Search code examples
pyiron

Setting environment variables before the execution of the pyiron wrapper on remote cluster


I use a jobfile for SLURM in ~/pyiron/resources/queues/, which looks roughly like this:

#!/bin/bash
#SBATCH --output=time.out
#SBATCH --job-name={{job_name}}
#SBATCH --workdir={{working_directory}}
#SBATCH --get-user-env=L
#SBATCH --partition=cpu

module load some_python_module
export PYTHONPATH=path/to/lib:$PYTHONPATH

echo {{command}}

As you can see, I need to load a module to access the correct python version before calling "python -m pyiron.base.job.wrappercmd ..." and I also want to set the PYTHONPATH variable.

Setting the environment directly in the SLURM jobfile is of course working, but it seems very inconvenient, because I need a new jobfile under ~/pyiron/resources/queues/ whenever I want to run a calculation with a slightly different environment. Ideally, I would like to be able to adjust the environment directly in the Jupyter notebook. Something like an {{environment}} block in the above jobile, which can be configured via Jupyter, seems to a nice solution. As far as I can tell, this is impossible with the current version of pyiron and pysqa. Is there a similar solution available?

As an alternative, I could also imagine to store the above jobfile close to the Jupyter notebook. This would also ease the reproducibility for my colleagues. Is there an option to define a specific file to be used as a jinja2-template for the jobile?
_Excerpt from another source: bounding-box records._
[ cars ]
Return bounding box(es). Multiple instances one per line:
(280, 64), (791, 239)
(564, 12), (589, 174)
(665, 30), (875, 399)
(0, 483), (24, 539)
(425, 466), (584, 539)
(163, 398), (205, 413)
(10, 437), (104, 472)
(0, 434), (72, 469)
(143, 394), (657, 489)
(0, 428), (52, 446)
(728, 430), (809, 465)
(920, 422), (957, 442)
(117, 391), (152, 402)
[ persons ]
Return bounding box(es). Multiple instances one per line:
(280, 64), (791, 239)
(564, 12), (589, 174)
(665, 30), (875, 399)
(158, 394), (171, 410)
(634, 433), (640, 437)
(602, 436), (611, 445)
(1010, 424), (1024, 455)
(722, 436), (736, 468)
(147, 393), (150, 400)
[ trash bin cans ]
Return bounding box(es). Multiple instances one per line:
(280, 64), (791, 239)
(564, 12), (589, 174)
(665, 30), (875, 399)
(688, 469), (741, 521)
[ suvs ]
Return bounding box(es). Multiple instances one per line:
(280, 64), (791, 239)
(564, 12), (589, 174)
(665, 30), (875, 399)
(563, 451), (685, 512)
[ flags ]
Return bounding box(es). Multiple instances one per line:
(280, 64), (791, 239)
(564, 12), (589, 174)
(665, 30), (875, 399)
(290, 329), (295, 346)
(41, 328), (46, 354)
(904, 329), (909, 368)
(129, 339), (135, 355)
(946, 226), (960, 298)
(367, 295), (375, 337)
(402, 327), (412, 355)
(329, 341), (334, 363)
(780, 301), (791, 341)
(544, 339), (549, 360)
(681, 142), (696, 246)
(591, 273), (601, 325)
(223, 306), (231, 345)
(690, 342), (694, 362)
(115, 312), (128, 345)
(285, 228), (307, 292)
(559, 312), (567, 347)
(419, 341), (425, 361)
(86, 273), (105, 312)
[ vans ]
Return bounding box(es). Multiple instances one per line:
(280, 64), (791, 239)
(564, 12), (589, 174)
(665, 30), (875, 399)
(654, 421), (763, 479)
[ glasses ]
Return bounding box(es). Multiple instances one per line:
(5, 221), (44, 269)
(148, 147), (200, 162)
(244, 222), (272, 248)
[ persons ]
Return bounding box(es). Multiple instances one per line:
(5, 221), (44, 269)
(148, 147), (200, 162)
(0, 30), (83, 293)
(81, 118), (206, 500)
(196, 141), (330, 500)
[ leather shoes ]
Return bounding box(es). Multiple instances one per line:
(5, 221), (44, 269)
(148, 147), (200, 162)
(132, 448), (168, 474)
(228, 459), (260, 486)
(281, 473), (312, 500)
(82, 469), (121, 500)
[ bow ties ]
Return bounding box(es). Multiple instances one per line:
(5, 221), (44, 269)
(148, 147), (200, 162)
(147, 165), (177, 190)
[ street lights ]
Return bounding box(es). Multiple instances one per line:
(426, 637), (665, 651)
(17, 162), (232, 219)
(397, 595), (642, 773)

I could achieve my intended setup by writing a temporary jobfile under ~/pyiron/resources/queues/ via Jupyter before running the pyiron job, but this feels like quite a hacky solution.

Thank you very much,

Florian


Solution

  • To explain the example in a bit more detail:

    I create a notebook named: reading.ipynb with the following content:

    import subprocess
    subprocess.check_output("echo ${My_SPECIAL_VAR}", shell=True)
    

    This reads the environment variable My_SPECIAL_VAR.
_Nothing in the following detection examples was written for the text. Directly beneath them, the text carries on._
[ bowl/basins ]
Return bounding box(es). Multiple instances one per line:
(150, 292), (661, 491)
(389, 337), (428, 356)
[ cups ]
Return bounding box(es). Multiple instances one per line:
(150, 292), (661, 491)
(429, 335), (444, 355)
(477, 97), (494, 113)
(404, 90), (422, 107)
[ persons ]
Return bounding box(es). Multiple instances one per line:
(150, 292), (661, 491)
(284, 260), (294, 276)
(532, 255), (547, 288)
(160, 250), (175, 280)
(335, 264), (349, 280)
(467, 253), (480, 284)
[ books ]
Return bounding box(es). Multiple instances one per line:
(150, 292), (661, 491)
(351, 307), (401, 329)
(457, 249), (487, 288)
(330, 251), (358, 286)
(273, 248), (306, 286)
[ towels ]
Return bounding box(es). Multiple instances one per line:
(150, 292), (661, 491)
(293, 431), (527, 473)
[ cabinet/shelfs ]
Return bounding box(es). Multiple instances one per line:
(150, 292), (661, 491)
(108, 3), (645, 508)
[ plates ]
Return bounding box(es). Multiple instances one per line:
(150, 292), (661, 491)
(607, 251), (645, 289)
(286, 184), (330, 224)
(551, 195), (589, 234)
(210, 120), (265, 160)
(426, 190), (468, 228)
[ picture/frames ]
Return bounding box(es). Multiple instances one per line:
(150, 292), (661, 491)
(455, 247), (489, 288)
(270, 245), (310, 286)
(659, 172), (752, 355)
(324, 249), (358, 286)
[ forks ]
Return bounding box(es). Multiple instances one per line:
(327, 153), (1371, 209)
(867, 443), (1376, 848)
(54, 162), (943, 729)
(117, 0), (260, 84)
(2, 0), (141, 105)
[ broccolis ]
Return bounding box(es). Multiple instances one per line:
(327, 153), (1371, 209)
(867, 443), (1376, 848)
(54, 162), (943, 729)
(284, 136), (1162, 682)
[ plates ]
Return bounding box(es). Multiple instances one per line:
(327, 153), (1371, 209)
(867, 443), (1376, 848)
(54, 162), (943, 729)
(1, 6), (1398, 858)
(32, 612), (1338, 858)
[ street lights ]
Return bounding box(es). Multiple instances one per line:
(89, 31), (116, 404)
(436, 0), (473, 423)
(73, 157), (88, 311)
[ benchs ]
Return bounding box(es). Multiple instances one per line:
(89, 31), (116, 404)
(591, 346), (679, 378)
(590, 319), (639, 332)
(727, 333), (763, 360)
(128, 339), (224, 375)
    I can now submit this job using a second jupyter notebook:

    import os
    os.environ["My_SPECIAL_VAR"] = "SoSpecial"
    from pyiron import Project
    pr = Project("envjob")
    job = pr.create_job(pr.job_type.ScriptJob, "script")
    job.script_path = "readenv.ipynb"
    job.server.queue = "cm"
    job.run()
    

    In this case I first set the environment variable and then submit a script job, the script job is able to read the corresponding environment variable as it is forwarded using the --get-user-env=L option. So you should be able to define the environment in the jupyter notebook which you use to submit the calculation.